▶ Exercise brief:
Copy word for word the records from the line that contains "How would you" through the line that contains "concentric stone ring @ [36,48,165,134] →", including both of those lines.

▶ The input:

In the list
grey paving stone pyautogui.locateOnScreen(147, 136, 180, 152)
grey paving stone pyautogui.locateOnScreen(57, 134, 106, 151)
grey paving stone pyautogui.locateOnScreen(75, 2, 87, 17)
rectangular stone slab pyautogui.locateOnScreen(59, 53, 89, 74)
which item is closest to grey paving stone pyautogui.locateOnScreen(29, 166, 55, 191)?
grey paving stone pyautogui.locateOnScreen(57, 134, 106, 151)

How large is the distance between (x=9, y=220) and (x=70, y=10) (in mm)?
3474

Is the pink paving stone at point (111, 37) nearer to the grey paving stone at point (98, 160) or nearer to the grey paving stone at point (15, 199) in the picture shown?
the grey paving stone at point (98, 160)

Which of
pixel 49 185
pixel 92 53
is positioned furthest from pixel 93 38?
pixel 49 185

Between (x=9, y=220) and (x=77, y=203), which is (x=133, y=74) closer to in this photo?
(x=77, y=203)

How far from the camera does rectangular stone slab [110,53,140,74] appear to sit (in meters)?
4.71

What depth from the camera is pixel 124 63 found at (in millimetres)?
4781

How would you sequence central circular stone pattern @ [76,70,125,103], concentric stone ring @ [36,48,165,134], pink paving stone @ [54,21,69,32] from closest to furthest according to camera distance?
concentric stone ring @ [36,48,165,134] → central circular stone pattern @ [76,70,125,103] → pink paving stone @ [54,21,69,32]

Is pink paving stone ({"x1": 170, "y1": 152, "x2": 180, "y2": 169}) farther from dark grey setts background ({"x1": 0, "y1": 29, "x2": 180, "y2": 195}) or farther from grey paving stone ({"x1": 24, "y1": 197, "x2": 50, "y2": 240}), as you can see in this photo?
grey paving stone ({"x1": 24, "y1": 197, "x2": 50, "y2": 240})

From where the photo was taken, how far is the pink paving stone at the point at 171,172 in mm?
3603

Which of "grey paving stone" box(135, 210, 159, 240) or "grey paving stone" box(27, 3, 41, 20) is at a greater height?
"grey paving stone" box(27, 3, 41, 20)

▶ Solution for this problem:
How would you sequence central circular stone pattern @ [76,70,125,103], concentric stone ring @ [36,48,165,134], pink paving stone @ [54,21,69,32] from closest to furthest according to camera distance?
concentric stone ring @ [36,48,165,134] → central circular stone pattern @ [76,70,125,103] → pink paving stone @ [54,21,69,32]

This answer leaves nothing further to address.